## ТЕКСТ

# # # # # # #

В самом деле мы увидели, что молодой барабанщик, опираясь об плечо одного из своих товарищей, следил глазами за генералом Бонапартом, бледный как смерть, но сколько говорил взгляд его! Не знаю, что с ним сталось, но уверена, что он не пожалел бы своей жизни, если б надобно было отдать ее за Наполеона. Когда в тот же вечер я говорила об этом Первому консулу, потому что сначала я легче высказывала ему мысли свои обо всем, он слушал меня со вниманием и, повернувшись к Бертье, который только что приехал из Испании и был назначен военным министром, велел ему записать имя этого юноши. Может быть, он теперь генерал, а может быть, его уже нет в живых; но верно или то, или другое.

# # # # # # #

## ВЫДЕРЖКИ ИЗ ЗАПИСЕЙ
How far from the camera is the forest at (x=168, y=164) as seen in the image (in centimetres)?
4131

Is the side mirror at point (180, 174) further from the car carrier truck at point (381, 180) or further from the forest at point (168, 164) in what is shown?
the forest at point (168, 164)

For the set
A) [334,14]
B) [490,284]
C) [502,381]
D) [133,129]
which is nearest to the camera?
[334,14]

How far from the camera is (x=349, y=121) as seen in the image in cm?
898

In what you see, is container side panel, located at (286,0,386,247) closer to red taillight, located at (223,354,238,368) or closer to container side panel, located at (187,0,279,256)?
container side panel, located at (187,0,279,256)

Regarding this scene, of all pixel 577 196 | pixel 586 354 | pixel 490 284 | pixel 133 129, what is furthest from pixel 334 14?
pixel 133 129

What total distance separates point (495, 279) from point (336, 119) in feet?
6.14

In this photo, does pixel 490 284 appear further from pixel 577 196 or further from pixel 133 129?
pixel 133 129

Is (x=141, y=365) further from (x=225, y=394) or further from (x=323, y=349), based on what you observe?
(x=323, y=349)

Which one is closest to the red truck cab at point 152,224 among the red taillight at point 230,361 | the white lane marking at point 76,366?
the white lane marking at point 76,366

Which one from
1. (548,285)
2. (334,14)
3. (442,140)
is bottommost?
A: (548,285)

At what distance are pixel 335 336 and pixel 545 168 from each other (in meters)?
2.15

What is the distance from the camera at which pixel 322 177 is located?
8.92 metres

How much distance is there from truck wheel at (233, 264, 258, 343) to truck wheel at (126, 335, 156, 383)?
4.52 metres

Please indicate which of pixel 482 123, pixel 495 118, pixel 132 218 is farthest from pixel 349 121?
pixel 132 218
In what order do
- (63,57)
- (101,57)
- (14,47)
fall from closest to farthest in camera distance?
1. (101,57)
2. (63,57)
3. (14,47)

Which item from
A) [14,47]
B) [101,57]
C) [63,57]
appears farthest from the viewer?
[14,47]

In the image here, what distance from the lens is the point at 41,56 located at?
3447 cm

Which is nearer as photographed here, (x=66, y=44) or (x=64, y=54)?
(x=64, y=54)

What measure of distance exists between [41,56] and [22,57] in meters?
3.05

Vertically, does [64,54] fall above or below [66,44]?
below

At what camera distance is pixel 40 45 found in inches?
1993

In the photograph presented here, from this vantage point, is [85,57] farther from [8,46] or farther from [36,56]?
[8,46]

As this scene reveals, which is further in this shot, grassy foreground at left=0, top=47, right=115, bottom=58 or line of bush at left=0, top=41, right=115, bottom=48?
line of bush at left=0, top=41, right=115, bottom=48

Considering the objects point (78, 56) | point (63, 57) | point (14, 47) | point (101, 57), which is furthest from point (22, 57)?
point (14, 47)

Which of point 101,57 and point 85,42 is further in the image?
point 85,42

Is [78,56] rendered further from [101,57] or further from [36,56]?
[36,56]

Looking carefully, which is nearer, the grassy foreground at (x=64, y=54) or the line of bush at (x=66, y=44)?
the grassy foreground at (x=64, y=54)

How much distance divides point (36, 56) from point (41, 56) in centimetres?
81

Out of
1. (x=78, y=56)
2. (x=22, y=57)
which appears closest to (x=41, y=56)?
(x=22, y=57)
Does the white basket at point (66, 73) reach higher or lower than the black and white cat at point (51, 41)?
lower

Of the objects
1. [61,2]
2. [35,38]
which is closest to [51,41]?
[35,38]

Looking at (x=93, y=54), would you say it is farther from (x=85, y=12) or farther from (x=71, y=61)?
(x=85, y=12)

# # # # # # #

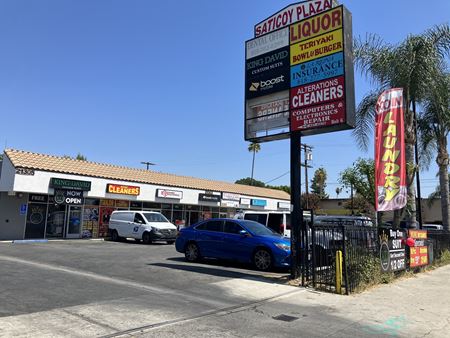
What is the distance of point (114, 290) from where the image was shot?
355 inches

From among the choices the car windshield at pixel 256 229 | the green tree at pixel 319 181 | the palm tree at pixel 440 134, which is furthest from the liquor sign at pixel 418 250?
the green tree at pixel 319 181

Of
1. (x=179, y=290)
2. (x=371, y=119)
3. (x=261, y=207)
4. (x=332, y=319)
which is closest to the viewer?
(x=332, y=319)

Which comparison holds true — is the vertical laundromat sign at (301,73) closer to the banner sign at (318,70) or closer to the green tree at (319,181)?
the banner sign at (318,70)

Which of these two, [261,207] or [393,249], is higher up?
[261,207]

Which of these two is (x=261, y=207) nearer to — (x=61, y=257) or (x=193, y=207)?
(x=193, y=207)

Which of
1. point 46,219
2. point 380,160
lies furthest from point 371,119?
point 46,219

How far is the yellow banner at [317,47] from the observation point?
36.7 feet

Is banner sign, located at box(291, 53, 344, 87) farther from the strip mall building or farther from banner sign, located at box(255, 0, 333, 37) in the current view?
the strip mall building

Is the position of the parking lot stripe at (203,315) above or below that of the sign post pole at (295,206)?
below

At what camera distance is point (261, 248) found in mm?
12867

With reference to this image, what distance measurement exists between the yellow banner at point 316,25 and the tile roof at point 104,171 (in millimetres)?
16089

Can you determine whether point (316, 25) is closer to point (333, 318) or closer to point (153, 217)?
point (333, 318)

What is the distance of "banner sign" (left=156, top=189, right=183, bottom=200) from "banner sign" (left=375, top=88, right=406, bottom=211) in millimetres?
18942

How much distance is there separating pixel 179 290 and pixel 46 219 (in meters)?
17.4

# # # # # # #

## ЦЕЛЬ ЗАДАНИЯ
Продолжите текст о молодом барабанщике и генерале Бонапарте, начав сразу после его последнего предложения. Приведённые записи никак не связаны с текстом.

## ОТВЕТ
В то время дипломатический корпус был уже довольно многочислен: посланники испанский и римский; послы датский, шведский, баденский, гессен-кассельский; голландский посланник Шиммельпеннинг, у которого была прелестная и обходительная жена; сверх того, посланники республик Цизальпинской и Лигурийской и швейцарский посол. Пруссия, готовая сблизиться с Францией, еще в октябре 1800 года прислала господина Луккезини в качестве чрезвычайного посланника. В 1801 или даже в 1802 году представил он свои верительные грамоты как полномочный посол, но после Йенского похода уже не возвращался во Францию. Первый консул не любил его и почитал интриганом. «Ему не провести меня, – говорил Бонапарт. – Но он слишком этого хочет, и это мне досадно. Если бы господа дипломаты знали, что они больше вредят себе, нежели обманывают меня, когда идут непрямым путем, они исправились бы». Луккезини думал, что угодит Первому консулу, но ошибся в своих расчетах и поставил себя в такое положение, которого долго не мог переменить, а все оттого, что не подозревал, как не понравилась главе Франции речь на итальянском, сказанная им при вручении верительных грамот. Бонапарт не любил, чтобы с ним говорили по-итальянски: он был французом и хотел быть французом. И к чему было рассказывать на высоком тосканском наречии (Луккезини был родом из Флоренции), что Пруссия хочет быть близким другом и доброй союзницей Франции? Может быть, только оттого, что она не хотела становиться ни тем, ни другим, посланник ее и разглагольствовал на языке, чуждом обоим народам!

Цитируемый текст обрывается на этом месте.